It seems that every few years the world holds its breath hoping not to catch the flu even if it isn’t spreading among humans. The latest strain of flu has only struck 108 people, but it has killed 22 of them and has spread beyond the borders of China.
Flu is part of life, though, so what do people fear?
They worry that history will repeat itself.
In 1918, the world was at war and about 50 million people would die as a result of it in the fall. It was not World War I that killed all those people. The death toll from the war was 16 million. However, the Spanish Flu was more than three time deadlier in only a fraction of the time.
It was called Spanish Flu because it apparently first appeared in Spain and was that year’s flu strain. When it first appeared in the U.S. in the spring of 1918, it was highly contagious, but it wasn’t any more deadly than a typical flu strain. The problem with the flu virus is that it mutates and some of those mutations can become deadly.
Remember the SARS scare? That killed a few hundred people out of a worldwide population of 6.9 billion.
Now imagine the terror people felt about a flu that killed 2 to 3 people out of every 100 across the world died. If the Spanish Flu struck today, the lethality would be around 185 million.
The Spanish Flu not only killed more people than World War I, but it killed more people in one year than the Black Plague did in 4 years. It was so devastating that human life span was reduced by 10 years in 1918.
Here’s how Gina Kolata described a Spanish Flu attack in her book, Flu, “The sickness preyed on the young and healthy. One day you are fine, strong, and invulnerable. You might be busy at work in your office. Or maybe you are knitting a scarf for the brave troops fighting the war to end all wars. Or maybe you are a soldier reporting for basic training, your first time away from home and family.
“You might notice a dull headache. Your eyes might start to burn. You start to shiver and you will take to your bed, curling up in a ball. But no amount of blankets can keep you warm. You fall into a restless sleep, dreaming the distorted nightmares of delirium as your fever climbs. And when you drift out of sleep, into a sort of semi-consciousness, your muscles will ache and our head will throb and you will somehow know that, step by step, as your body feebly cries out “no,” you are moving steadily toward death.”
Spanish Flu first appeared in Adams County near the end of September 1918. It almost always it made its first appearance in any community during the last week of September, whether it was here or in Europe where there was fighting. This could indicate that that there wasn’t a flash point location so much as this was a strain of flu that mutated. That is a point that is argued, though. Some have tried to set an origin point. Boston and in Kansas are the most-common locations suggested.
The Gettysburg Compiler reported on Sept. 28 that the flu had broken out in Camp Colt, Gettysburg’s army training camp. At this point, they believed that it had come from soldiers who had been exposed to it in Camp Devens in Middlesex County, Massachusetts, which is one of the places where the flu was believed to have started.
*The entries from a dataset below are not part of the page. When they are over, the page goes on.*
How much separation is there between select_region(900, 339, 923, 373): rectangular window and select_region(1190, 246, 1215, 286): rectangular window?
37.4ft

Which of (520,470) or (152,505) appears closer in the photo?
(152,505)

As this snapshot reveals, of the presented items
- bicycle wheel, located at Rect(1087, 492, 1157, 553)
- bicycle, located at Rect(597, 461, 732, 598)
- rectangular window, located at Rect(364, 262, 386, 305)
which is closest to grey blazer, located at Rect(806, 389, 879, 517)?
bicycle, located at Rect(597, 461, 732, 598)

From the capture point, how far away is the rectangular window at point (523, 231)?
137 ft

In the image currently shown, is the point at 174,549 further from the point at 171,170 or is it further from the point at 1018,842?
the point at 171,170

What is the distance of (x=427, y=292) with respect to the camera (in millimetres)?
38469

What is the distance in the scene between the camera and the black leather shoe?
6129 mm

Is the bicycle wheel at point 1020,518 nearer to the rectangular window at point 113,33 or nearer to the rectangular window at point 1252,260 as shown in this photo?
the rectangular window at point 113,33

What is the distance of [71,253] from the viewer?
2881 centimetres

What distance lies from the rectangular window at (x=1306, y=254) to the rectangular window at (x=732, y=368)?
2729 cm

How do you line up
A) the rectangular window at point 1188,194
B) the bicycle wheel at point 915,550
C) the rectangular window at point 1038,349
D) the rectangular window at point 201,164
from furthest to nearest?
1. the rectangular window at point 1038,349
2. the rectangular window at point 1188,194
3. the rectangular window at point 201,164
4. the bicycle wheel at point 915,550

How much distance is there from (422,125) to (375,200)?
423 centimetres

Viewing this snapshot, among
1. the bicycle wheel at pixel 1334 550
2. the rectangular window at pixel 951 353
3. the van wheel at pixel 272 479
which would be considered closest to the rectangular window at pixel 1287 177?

To combat Spanish Flu at Camp Colt, 500 soldiers were getting daily throat sprays, which were believed enough to stop the flu. The newspaper reported, “The epidemic seems to be well in hand with treatment before the severe stages.” However, within this first week of breaking out, 125 men had been hospitalized and five had died. These were the men who had come from Camp Devens.
The problem wasn’t well in hand, either. By the time the Spanish Flu was finished with Adams County, so many people had died that it would be nearly 40 years before the county saw a death toll that high again.